* _Materials provided_:
------------------------------------------------

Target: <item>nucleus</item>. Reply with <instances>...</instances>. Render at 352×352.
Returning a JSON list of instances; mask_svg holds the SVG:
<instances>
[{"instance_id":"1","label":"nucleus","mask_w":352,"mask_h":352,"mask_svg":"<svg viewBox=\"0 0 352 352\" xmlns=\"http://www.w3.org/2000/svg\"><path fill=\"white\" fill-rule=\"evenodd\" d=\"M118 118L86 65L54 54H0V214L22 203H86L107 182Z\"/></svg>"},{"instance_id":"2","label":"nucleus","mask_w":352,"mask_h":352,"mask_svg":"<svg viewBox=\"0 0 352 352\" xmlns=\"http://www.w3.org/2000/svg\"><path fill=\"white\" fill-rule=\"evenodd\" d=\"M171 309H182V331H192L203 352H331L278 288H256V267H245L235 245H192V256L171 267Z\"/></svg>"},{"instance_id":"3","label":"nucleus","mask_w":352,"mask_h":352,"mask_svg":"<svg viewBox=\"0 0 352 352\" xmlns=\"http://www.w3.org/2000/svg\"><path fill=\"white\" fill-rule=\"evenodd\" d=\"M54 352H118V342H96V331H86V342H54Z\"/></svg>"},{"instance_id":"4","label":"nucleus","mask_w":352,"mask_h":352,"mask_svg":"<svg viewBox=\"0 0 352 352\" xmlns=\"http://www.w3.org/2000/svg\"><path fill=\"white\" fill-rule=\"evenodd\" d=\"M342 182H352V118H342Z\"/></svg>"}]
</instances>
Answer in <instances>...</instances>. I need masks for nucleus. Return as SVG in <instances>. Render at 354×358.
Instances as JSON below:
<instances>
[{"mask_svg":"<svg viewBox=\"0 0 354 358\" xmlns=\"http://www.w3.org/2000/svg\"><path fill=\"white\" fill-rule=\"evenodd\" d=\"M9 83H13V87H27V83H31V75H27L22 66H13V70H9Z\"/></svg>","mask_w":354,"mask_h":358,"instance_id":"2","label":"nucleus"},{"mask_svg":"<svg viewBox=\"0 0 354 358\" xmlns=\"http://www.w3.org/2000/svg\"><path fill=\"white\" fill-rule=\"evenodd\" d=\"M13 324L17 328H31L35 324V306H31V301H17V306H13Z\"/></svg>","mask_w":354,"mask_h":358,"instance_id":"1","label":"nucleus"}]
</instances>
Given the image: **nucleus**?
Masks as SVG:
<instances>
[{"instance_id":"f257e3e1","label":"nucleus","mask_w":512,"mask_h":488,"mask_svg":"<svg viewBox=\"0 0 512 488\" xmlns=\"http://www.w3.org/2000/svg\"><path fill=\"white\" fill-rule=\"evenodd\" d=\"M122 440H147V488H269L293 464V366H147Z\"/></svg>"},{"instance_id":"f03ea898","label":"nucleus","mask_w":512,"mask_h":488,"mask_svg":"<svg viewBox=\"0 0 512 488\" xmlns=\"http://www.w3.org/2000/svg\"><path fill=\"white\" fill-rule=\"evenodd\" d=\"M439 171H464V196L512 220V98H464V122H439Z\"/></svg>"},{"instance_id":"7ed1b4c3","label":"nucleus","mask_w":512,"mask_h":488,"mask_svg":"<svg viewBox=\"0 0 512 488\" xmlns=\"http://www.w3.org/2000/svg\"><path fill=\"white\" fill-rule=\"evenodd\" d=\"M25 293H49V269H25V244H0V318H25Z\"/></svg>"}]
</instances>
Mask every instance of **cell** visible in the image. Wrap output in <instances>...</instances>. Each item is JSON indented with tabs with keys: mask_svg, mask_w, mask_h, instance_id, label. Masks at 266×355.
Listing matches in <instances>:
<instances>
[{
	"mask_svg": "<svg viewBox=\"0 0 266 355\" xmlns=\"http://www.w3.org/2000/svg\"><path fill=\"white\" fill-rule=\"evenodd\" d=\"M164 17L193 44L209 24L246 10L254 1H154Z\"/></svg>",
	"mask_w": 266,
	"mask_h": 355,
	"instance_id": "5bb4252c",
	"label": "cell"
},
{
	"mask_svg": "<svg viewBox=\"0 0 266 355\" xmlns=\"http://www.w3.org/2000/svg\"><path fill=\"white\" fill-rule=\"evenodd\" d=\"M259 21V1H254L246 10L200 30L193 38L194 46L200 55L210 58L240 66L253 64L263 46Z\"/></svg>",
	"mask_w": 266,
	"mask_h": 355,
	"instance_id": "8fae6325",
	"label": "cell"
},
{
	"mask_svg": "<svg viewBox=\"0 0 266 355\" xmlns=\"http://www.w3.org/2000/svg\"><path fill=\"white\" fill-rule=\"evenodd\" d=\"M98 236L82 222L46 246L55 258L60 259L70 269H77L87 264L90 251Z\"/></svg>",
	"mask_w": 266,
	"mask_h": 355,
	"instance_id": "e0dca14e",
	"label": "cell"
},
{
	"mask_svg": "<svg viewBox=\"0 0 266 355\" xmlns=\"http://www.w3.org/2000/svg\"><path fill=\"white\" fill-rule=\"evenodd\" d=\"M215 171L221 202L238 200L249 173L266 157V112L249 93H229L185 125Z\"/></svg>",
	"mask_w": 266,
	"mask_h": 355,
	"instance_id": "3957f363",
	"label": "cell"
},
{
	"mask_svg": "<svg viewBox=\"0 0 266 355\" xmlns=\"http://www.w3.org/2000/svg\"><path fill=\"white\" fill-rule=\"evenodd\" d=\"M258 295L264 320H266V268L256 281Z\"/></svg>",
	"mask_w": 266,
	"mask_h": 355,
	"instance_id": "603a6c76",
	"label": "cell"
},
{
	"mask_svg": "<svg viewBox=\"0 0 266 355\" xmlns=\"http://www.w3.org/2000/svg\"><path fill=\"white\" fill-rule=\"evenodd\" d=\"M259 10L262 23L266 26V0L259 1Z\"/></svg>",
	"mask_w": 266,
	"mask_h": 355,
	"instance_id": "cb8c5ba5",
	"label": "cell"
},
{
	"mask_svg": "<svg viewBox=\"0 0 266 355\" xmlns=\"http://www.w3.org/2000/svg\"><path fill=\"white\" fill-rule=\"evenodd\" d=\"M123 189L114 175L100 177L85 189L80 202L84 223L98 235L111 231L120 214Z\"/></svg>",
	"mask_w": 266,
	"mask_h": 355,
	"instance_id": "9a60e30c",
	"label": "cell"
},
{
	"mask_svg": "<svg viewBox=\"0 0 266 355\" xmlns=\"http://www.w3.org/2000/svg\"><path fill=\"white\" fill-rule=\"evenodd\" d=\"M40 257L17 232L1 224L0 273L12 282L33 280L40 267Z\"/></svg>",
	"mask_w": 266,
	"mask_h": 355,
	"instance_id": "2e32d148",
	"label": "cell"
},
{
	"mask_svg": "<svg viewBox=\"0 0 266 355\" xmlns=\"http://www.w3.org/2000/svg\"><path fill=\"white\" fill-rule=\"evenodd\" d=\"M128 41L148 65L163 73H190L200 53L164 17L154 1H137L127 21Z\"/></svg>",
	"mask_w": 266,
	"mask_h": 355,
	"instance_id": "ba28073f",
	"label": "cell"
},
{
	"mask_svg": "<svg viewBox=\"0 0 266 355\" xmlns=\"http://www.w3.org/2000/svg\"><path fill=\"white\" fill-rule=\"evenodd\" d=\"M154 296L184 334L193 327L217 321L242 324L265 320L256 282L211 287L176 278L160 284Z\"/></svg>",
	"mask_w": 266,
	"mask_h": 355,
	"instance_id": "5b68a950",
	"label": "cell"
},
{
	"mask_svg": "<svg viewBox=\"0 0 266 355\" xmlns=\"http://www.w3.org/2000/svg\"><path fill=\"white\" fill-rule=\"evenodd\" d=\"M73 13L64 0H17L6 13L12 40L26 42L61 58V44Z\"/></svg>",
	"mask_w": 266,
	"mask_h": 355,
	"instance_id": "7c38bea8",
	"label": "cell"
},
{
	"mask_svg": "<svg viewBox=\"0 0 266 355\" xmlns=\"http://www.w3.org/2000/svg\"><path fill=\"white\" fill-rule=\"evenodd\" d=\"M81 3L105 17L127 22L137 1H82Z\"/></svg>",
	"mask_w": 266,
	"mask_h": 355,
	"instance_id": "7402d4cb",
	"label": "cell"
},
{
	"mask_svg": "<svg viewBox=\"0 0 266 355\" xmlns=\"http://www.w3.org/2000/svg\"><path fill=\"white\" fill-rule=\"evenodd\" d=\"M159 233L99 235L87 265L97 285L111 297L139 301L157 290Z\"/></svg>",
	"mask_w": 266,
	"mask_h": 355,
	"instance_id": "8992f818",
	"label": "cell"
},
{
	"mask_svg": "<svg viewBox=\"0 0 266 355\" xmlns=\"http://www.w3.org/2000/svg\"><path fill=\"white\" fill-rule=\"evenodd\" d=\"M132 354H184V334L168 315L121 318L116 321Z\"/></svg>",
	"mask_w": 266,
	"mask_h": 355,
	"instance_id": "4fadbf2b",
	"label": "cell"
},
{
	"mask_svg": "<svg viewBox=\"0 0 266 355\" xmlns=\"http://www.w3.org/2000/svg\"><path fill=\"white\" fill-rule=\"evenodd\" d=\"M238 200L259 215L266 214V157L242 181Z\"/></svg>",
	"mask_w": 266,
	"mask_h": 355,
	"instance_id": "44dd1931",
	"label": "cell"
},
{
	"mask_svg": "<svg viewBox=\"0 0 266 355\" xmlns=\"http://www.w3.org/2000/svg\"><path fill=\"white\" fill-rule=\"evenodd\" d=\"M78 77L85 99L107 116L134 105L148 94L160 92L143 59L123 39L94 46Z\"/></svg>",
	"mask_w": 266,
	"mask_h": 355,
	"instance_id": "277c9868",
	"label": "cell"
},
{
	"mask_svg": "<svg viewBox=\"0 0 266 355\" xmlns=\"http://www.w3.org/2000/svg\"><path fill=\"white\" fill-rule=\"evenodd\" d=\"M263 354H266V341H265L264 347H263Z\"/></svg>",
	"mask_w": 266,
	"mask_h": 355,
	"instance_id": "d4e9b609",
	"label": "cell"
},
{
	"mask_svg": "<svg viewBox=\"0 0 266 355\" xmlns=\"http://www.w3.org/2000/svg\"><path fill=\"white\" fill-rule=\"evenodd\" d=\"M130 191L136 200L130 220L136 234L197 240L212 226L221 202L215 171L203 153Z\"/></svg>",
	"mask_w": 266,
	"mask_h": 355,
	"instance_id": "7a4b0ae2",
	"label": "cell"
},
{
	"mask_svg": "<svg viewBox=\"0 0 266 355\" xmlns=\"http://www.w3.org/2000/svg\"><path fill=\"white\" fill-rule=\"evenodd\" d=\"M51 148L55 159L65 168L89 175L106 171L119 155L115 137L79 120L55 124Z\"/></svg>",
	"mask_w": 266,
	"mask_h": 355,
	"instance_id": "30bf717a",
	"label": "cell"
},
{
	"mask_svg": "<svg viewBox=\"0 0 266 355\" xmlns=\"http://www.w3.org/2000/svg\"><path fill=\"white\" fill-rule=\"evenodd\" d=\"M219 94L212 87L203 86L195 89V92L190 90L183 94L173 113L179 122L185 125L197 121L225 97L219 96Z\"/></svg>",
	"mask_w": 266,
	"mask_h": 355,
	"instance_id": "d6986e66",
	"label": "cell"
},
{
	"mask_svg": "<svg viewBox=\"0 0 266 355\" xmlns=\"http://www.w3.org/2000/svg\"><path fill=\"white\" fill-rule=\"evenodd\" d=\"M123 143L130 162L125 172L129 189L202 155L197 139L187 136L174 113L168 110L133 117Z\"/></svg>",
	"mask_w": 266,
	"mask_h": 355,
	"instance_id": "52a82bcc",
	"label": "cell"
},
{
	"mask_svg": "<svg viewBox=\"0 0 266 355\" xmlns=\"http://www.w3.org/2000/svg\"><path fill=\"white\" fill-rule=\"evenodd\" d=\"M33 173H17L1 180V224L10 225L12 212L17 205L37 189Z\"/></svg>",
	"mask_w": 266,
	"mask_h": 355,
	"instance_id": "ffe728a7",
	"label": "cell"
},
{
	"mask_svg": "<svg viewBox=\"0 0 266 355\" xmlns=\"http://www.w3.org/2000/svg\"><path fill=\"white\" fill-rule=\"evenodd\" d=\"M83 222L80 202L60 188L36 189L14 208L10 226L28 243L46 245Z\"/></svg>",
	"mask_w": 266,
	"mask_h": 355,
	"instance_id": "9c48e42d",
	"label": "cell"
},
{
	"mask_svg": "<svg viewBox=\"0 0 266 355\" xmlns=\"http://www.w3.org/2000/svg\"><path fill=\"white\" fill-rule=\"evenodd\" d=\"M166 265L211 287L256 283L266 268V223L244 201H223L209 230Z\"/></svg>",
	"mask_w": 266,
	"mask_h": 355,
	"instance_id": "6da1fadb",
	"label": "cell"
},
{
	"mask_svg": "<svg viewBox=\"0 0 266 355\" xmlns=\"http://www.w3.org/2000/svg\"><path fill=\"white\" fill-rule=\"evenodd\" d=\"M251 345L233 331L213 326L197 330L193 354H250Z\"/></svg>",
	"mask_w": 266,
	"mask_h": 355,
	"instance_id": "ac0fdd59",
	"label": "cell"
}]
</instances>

------------------------------------------------

* _Problem description_: Collect every line of the records that contains the string "with", and treat uppercase and lowercase letters as different.

* _Full response_:
Target: <item>nucleus</item>. Reply with <instances>...</instances>. Render at 352×352.
Mask every instance of **cell** visible in the image. Wrap output in <instances>...</instances>. Each item is JSON indented with tabs with keys: mask_svg, mask_w, mask_h, instance_id, label. Masks at 266×355.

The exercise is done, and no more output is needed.